Encyclopedia > Performance tuning

  Article Content

Optimization (computer science)

Redirected from Performance tuning

In computing, optimization modifies a system to improve its efficiency. This either reduces the resources the system consumes or increases the performance.

The system can be a single computer program, a collection of computers, or even an entire network such as Internet. The optmization might be to reduce the maximum execution time, memory use, bandwidth, or some other resource. Those objectives can be mutually exclusive, and require a tradeoff[?].

In operations research, optimization is the problem of determining the inputs of a function that minimize or maximize its value. Sometimes constraints are imposed on the values that the inputs can take; this problem is known as constrained optimization.

In computer programming, optimization usually specifically means to modify code and its compilation settings on a given computer architecture to produce more efficient software.

Usually, the term "optimization" presumes that the system retains the same functionality. However, often a crucial optimization is to solve only the actual problem, removing useless code.

Although the word "optimization" shares the same root as "optimal," economical optimizations can rarely find a truly optimal system.

Typical problems have such a large number of possibilities that a programming organization can only afford a "good enough" solution.

Some authorities define these terms:

  • code optimization or code improvement -- is used in some academic environments to mean the most effective and efficient possible code. These authorities prefer the term "code improvement" to avoid confusion with performance tuning.
  • performance tuning is said to include both "code improvement" and the scalability now often needed with network-based computing and large-scale software projects.

Optimization can be automated by compilers or performed by programmers. Gains are usually limited for local optimization, and larger for global optimizations. Perhaps the most powerful optimization is to find a superior algorithm.

Table of contents

When do I want to do optimization? It is well told that optimization often undermines readibility and add code that is uded only to improve the performance. This may complicate programs or systems, making hard to maintain and debug.
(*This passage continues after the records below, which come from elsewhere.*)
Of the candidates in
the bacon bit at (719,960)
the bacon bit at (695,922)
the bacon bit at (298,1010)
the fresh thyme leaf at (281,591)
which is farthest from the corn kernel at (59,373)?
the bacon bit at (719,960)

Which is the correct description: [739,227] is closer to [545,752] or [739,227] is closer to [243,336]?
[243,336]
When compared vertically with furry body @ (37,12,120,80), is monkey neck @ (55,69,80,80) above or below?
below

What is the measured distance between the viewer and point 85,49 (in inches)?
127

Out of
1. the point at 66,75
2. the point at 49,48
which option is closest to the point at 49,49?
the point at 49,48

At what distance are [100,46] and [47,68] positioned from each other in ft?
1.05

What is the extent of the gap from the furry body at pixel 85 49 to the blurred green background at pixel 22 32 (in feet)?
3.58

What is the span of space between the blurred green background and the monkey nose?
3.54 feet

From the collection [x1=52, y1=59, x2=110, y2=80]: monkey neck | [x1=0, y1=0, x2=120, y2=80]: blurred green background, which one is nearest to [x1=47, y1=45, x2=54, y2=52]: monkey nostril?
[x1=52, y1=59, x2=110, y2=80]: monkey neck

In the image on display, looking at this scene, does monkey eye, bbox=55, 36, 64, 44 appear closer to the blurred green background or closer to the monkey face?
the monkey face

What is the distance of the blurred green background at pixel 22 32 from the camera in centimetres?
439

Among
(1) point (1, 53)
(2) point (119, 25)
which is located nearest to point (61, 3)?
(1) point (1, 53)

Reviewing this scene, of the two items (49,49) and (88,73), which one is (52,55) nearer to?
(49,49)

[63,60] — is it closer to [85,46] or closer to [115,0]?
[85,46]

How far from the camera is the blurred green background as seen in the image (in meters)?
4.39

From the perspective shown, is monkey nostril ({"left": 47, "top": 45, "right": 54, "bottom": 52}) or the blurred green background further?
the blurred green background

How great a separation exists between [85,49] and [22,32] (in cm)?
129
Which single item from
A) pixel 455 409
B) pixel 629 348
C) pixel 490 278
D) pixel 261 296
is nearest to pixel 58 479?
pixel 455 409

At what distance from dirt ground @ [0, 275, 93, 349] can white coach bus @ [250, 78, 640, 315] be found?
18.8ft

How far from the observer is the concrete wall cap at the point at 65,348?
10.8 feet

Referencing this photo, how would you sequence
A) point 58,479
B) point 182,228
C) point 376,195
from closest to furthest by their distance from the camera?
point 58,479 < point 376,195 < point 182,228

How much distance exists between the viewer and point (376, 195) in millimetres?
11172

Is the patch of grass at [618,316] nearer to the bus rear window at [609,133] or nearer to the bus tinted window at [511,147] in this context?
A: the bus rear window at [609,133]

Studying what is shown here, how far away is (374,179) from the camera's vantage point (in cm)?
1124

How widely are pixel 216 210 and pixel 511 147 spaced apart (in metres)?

Compiler optimization, for example, may introduce weird behavior because of compiler bugs. Because of that, it is preferable that optimization or performance tuning is done in the end of development stage. In other words, often systems or programs perform poorly in middle of developing.

Systemic Optimization The architectural design of a system can overwhelmingly affect its performance.

Load balancing spreads the load over a large number of servers. Often load balancing is done transparently (i.e., without users noticing it), using a so-called layer 4 router[?].

Caching stores intermediate products of computation to avoid duplicate computations.

Optimizing a whole system is usually done by human beings because the system is too complex for automated optimizers. Grid computing or distributed computing aims to optimize the whole system, by moving tasks from computers with high usage to computers with idle time.

Algorithms and data structures The choice of algorithm affects efficiency more than any other item of the design. Usually, more complex algorithms and data structures perform well with many items while simple algorithms are more suitable to small amounts of data. For small sets of data, the set-up and initialization time of the more complex algorithm can outweigh the benefit of the better algorithm.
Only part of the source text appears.